### What needs to be done
Write out the stretch of lines below that begins at the line with "Марихуана SATIVA &" and ends at the line with "Waqf-Bill-Muslim-Prison", including both, exactly as given and nothing more.

Items from a data source

# # # # # # #

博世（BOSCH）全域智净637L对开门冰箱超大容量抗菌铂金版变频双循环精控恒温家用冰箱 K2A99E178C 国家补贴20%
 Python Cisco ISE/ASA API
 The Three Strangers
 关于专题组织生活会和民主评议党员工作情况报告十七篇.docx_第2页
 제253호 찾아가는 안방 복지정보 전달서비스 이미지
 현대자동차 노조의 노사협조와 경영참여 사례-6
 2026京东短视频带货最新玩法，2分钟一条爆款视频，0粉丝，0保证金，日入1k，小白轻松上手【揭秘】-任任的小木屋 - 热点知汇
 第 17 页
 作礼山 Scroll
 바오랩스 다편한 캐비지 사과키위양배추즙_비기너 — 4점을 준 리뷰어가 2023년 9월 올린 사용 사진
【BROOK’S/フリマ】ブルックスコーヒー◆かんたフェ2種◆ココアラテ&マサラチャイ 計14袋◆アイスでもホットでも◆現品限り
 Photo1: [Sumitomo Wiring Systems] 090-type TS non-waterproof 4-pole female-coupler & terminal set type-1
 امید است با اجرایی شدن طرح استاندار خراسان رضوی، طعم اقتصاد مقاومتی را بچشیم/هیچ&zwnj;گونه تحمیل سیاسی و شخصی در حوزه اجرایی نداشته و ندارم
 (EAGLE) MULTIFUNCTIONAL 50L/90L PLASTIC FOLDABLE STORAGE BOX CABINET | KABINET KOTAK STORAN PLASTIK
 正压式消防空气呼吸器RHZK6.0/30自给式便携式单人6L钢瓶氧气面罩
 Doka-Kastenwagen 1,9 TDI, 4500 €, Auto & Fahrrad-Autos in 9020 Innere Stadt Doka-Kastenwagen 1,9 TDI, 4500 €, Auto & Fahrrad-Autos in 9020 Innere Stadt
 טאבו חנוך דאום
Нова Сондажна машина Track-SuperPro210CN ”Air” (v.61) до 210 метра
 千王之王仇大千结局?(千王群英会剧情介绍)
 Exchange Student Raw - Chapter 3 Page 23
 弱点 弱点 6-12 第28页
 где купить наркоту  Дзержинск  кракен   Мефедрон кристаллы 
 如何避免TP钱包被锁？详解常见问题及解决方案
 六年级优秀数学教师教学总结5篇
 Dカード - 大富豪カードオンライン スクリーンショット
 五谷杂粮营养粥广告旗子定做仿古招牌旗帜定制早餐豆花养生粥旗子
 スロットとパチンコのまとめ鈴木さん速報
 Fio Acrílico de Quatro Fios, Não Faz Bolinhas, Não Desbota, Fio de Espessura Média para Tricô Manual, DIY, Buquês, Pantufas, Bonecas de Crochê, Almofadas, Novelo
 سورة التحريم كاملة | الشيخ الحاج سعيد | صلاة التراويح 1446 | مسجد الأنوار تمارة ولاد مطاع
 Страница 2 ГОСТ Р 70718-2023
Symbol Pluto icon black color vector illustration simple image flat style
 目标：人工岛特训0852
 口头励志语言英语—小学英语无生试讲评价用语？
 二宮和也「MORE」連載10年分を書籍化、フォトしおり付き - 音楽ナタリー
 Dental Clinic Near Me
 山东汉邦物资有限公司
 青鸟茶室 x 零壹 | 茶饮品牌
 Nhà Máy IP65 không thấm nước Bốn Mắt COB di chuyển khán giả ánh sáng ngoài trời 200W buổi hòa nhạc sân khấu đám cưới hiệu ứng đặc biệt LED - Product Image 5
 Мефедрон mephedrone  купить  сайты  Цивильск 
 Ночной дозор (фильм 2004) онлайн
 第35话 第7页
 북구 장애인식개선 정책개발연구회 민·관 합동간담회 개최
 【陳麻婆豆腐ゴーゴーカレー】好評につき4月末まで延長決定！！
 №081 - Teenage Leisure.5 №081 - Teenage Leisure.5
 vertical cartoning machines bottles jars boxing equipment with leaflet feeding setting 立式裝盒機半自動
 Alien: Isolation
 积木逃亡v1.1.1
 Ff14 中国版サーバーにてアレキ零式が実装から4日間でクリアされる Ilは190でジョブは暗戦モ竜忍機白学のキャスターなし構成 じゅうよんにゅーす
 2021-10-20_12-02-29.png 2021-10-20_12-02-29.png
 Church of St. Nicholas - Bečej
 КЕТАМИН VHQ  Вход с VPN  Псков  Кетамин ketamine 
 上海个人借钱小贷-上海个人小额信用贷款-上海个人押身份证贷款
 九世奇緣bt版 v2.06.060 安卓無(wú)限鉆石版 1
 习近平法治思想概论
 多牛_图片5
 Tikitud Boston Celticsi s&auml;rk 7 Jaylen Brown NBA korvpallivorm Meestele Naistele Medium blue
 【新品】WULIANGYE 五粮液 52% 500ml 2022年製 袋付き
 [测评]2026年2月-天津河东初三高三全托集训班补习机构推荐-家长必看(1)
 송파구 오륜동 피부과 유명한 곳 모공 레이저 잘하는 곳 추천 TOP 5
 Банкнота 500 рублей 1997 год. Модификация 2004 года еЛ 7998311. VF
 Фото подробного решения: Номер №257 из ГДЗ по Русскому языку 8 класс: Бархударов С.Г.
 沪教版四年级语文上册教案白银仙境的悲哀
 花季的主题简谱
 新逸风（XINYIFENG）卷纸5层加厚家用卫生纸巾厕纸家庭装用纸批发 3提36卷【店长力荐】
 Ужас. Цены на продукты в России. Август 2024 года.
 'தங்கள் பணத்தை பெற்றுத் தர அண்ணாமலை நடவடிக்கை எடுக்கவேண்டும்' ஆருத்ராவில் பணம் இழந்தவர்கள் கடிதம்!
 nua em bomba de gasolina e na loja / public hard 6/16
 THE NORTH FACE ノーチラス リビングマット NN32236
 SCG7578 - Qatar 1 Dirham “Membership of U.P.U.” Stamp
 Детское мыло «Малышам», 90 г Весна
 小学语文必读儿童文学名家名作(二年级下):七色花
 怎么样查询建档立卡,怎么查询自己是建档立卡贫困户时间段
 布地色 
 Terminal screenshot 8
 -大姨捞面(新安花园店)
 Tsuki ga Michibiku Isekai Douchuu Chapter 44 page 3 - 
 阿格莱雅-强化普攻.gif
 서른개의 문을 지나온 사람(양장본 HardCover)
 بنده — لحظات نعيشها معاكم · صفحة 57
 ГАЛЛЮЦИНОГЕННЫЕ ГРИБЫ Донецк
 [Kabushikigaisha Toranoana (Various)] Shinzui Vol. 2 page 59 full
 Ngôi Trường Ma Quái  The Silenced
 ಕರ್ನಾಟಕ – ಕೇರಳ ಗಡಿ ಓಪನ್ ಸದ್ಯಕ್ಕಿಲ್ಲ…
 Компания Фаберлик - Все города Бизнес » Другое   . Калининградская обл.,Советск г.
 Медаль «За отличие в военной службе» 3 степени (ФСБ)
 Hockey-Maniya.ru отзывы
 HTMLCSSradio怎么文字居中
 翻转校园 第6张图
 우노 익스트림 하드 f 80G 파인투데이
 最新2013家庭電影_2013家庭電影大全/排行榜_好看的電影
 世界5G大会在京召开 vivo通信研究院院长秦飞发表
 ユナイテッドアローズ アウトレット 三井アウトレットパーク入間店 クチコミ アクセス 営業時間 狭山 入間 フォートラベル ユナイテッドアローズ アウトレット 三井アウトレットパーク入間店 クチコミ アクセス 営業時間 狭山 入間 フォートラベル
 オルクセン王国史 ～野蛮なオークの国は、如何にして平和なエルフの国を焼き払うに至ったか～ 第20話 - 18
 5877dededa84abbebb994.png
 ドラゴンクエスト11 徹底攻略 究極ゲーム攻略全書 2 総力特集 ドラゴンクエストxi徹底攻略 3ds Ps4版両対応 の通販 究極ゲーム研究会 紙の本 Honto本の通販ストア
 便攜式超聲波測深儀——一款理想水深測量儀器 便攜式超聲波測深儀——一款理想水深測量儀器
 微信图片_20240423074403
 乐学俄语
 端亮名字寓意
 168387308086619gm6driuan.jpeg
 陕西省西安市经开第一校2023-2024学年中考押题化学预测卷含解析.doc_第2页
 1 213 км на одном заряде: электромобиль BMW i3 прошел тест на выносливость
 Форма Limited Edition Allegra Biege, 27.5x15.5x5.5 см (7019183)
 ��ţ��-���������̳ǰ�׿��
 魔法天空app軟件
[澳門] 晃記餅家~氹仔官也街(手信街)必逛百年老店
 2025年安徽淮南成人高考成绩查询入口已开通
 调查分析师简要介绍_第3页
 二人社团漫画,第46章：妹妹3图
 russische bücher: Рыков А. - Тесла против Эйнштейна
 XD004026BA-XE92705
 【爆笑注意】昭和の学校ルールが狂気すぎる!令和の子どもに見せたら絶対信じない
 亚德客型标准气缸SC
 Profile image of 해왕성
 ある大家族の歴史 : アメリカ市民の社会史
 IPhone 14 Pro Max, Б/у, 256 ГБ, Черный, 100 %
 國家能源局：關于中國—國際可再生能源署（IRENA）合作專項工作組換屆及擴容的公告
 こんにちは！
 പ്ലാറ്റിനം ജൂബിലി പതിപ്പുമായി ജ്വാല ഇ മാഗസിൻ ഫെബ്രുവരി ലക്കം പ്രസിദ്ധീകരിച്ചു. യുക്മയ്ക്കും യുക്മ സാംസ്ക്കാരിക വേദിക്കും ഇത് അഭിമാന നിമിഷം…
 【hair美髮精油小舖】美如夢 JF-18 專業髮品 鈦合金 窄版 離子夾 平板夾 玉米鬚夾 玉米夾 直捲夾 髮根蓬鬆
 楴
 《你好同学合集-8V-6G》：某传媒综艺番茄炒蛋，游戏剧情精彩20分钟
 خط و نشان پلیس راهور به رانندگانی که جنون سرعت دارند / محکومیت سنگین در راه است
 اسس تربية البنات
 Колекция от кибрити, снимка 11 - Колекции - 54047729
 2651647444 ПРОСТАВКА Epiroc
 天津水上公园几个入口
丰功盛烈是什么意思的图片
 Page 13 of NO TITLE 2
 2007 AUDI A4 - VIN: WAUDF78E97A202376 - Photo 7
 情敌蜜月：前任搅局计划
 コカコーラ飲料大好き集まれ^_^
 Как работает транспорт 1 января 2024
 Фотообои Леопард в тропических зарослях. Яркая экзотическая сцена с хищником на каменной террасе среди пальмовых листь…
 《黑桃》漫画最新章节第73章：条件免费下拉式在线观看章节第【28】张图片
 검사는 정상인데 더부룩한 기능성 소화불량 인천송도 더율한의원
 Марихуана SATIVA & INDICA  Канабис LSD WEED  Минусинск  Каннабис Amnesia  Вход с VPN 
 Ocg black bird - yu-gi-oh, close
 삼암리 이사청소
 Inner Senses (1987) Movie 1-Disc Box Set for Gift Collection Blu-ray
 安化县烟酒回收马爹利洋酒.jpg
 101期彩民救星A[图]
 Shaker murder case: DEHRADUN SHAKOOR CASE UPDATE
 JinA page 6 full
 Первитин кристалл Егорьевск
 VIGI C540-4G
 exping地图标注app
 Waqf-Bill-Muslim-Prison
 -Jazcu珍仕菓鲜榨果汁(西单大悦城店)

# # # # # # #

### Answer to the problem
 Марихуана SATIVA & INDICA  Канабис LSD WEED  Минусинск  Каннабис Amnesia  Вход с VPN 
 Ocg black bird - yu-gi-oh, close
 삼암리 이사청소
 Inner Senses (1987) Movie 1-Disc Box Set for Gift Collection Blu-ray
 安化县烟酒回收马爹利洋酒.jpg
 101期彩民救星A[图]
 Shaker murder case: DEHRADUN SHAKOOR CASE UPDATE
 JinA page 6 full
 Первитин кристалл Егорьевск
 VIGI C540-4G
 exping地图标注app
 Waqf-Bill-Muslim-Prison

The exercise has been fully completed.